The Move Forward Party came to prominence amid the mass protests in 2020–21, particularly by young people, against the military junta, the 2019 rigged elections and the monarchy. Protesters demanded major democratic reforms, including the abolition of the draconian lèse majesté law, under which anyone deemed to be insulting the monarchy can be jailed for up to 15 years. Anutin was a particular target over his handling of the pandemic, with the hashtag #ไล่อนุทิน (Oust Anutin) trending on Twitter.
Now the People’s Party has helped the right-wing, pro-military and pro-monarchy BJT into office on vague promises of fresh elections and constitutional revision. The PP has embraced the BJT for the same reason that its predecessor meekly accepted being blocked from office in 2023 and then dissolved—it is terrified of mobilising mass opposition that would inevitably draw in support from workers and threaten the basis of bourgeois rule.
The People’s Party, like Pheu Thai, is a capitalist party representing sections of big business whose interests are impeded by the political and economic domination of conservative layers of the ruling class centred on the military and monarchy. The PP traces its roots to the Future Forward Party (FFP)—also dissolved by the Constitutional Court—founded by Thanathorn Juangroongruangkit, a top executive of the Thai Summit Group, established by his father and the largest auto parts manufacturer in the country.
In explaining the decision to back the BJT, PP leader Natthaphong Ruengpanyawut said, “The party fears that if we abstain, no one will secure a majority, opening the door for someone outside the system to take power”—an obvious reference to another military coup.
In reality, by blocking the emergence of an oppositional movement of workers and youth, the PP is making another military coup more likely, not less.

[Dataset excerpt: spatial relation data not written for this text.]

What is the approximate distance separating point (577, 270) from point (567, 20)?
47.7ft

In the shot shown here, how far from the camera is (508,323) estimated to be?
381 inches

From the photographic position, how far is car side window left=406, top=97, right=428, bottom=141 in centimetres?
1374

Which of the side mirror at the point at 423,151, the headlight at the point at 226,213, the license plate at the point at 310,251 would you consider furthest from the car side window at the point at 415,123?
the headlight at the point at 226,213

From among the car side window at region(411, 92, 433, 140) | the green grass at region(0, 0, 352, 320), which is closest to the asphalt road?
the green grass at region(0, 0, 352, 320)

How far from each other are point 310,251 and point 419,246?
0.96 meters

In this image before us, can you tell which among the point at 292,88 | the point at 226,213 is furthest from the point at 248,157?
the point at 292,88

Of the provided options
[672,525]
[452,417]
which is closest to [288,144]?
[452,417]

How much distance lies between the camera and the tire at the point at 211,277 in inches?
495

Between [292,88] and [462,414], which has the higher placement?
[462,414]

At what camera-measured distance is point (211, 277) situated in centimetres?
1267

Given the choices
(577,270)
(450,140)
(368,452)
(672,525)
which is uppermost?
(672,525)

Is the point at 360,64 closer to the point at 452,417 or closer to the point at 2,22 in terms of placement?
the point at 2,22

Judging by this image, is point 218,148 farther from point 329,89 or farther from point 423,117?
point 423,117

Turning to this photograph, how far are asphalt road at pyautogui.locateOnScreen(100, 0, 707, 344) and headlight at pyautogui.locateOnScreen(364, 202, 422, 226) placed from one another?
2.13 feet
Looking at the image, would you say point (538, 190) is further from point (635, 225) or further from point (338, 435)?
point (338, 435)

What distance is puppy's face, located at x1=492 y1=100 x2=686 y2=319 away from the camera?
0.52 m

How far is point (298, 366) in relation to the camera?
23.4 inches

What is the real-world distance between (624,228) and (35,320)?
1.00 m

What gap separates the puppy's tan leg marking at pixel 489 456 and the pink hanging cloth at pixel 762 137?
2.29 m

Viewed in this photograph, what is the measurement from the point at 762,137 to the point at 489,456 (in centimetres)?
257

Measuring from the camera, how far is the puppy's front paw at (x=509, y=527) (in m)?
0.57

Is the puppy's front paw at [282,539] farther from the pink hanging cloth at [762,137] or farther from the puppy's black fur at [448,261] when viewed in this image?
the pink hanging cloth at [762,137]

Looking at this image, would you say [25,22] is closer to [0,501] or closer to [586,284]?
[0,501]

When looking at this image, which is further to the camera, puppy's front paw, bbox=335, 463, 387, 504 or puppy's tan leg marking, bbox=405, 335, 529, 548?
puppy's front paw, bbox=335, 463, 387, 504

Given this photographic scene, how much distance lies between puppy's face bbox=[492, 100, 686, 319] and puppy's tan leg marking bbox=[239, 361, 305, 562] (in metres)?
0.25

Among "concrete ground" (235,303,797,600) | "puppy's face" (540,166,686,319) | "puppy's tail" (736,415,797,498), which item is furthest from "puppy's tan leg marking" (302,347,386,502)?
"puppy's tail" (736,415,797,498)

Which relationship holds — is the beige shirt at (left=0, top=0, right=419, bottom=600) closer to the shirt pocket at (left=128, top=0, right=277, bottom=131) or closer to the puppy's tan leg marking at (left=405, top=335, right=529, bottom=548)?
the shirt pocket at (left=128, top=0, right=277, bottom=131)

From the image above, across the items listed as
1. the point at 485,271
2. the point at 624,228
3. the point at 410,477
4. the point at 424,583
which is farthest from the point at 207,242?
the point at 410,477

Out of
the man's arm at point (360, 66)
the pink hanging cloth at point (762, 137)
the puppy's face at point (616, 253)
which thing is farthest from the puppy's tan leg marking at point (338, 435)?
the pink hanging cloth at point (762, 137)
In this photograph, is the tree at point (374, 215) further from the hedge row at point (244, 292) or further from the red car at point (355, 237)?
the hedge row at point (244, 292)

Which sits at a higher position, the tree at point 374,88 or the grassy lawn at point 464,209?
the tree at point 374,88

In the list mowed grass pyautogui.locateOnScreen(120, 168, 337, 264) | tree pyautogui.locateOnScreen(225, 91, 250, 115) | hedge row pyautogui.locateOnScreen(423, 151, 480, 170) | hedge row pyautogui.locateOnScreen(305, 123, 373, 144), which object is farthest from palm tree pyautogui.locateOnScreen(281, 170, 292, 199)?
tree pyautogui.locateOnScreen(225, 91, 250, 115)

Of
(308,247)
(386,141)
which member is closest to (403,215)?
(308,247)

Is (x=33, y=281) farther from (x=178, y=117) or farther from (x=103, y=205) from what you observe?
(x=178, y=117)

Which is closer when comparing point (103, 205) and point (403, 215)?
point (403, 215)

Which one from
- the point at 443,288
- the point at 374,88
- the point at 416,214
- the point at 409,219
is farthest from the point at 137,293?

The collapse of the Pheu Thai coalition government, followed by the installation of the weak minority BJT government, only highlights the deep divisions in the ruling class amid a slowing economy, growing social crisis and the potential for major class struggles.
As has already been demonstrated over the past two years, the so-called progressive parties will quickly join hands with the right-wing parties of the military and monarchies to prop up capitalism and the tawdry façade of parliament amid rising social tensions. Their real fear is not of a military coup, which they will passively embrace, but the eruption of opposition in the working class.